The next day it was more of the same. After a leisurely breakfast in the cockpit, everyone grabbed their snorkel gear, and we dinghied back to the beach, where Shelly and I took turns watching a hawksbill sea turtle rooting through the sea grass. Afterward, we took turns swimming over to check out the reef at the north end of the bay.

“Gee, I don’t remember this reef being here,” Shelly said.

“Hmmm,” I said, munching on a sandwich in the shade of some trees on the edge of the beach.

Later, we dropped our mooring and sailed west to pick up Shane Cleminson, a Maryland-based wildlife photographer, originally from Zimbabwe. The wind was still up a bit, so I kept a reef in the main, and we stayed in the lee of the string of islands enclosing the north end of Pillsbury Sound. Things got a bit bumpy as we transited the Leeward Passage between St. Thomas, Thatch Cay and Hans Lollick Island. But soon we were making our way through the placid waters of Magens Bay, where we dropped the hook in 30 feet of water and hit the beach again.

By now, a pattern was emerging. No more sailing on and off our moorings. No more short tacks in confined water when the wind was on the nose. No more toughing it out under sail when the wind went light. When in doubt, we either cranked up the auxiliaries or threw in a reef. Keep the crew happy. Follow the path of least resistance, became our philosophy.

The old me—a hopeless purist—would have been appalled. But I’m a dad now, with a different set of priorities. Besides, we were all having a blast lounging in the cockpit, playing “go fish” in the spacious saloon, and using the trampoline forward as it was truly meant to be—for jumping up and down. Who was I to complain?

The next day, we headed east again, back toward St. John. By now the wind was down to less than 10 knots, and on the nose—no problem. Bridget and I just fired up those magnificent diesels, and the next thing we knew, we’d grabbed another park service mooring and were putting on our bathing suits again.

Daysailing

The next morning we went for a quick sail and then swam and relaxed the rest of the day. After that it was time to pop over to Red Hook so Shane could head back home. By now, I’d become pretty adept at slow-speed maneuvering with Mowzer’s twin engines—using them like the twin tracks on a bulldozer while keeping the rudders on centerline—so there was no problem sidling up alongside an open fuel dock to set Shane ashore.

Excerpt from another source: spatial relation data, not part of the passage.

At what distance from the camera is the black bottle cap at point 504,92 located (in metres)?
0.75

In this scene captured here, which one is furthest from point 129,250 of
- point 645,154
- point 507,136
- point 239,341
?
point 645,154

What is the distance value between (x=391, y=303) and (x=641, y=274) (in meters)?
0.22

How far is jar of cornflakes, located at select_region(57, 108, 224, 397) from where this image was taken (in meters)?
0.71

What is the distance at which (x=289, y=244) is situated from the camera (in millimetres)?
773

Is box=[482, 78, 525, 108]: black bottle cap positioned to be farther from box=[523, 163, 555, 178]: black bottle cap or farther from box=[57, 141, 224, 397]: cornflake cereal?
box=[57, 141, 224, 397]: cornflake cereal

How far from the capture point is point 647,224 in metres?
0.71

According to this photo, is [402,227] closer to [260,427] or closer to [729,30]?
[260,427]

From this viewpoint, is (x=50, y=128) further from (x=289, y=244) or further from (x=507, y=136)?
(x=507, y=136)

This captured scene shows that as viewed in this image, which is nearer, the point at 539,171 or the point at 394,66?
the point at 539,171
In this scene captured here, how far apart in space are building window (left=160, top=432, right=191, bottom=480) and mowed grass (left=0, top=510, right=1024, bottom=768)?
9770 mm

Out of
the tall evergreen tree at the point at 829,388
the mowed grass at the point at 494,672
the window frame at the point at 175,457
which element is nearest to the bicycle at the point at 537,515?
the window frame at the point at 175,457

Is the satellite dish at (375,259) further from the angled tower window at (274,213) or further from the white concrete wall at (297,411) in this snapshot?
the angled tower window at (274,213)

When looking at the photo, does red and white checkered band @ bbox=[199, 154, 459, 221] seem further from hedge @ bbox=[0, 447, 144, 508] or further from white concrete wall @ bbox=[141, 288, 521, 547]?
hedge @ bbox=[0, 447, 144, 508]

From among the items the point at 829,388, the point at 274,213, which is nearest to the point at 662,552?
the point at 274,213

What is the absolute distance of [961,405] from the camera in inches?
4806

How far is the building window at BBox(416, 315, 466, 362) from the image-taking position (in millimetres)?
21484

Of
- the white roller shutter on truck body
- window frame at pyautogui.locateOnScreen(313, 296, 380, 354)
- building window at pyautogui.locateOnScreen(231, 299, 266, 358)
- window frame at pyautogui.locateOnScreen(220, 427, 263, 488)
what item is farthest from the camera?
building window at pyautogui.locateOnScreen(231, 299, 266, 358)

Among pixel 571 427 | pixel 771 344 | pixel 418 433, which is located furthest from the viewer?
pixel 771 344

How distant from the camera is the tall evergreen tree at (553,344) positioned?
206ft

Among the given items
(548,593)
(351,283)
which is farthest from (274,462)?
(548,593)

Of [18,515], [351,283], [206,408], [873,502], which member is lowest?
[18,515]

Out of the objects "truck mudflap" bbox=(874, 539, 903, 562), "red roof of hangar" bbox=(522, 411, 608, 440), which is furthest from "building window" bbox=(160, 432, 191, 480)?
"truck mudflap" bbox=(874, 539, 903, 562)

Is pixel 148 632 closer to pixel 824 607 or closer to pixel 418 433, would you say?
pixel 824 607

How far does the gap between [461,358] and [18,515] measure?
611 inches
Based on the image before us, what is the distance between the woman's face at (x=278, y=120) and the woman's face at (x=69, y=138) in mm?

Early on, when we were picking up our mooring in Maho Bay, I’d gotten stuck in monohull mode and kept circling around every time we missed it with the boathook. But those days were long past. Now, if things didn’t look right, all it took was a well-timed thrust to port or starboard, forward or aft, and the boat would put itself right back where it belonged.

Back on our own again, the three of us motorsailed around Cabrita Point and past Great Bay to the Christmas Cove anchorage in the lee of Great St. James Island. Because of the moderate to strong trades that day, not to mention the fact that the anchorage was a bit crowded, it took a couple of tries to get the hook set where we felt comfortable. But Mowzer’s maneuverability and shallow draft meant things stayed well in hand.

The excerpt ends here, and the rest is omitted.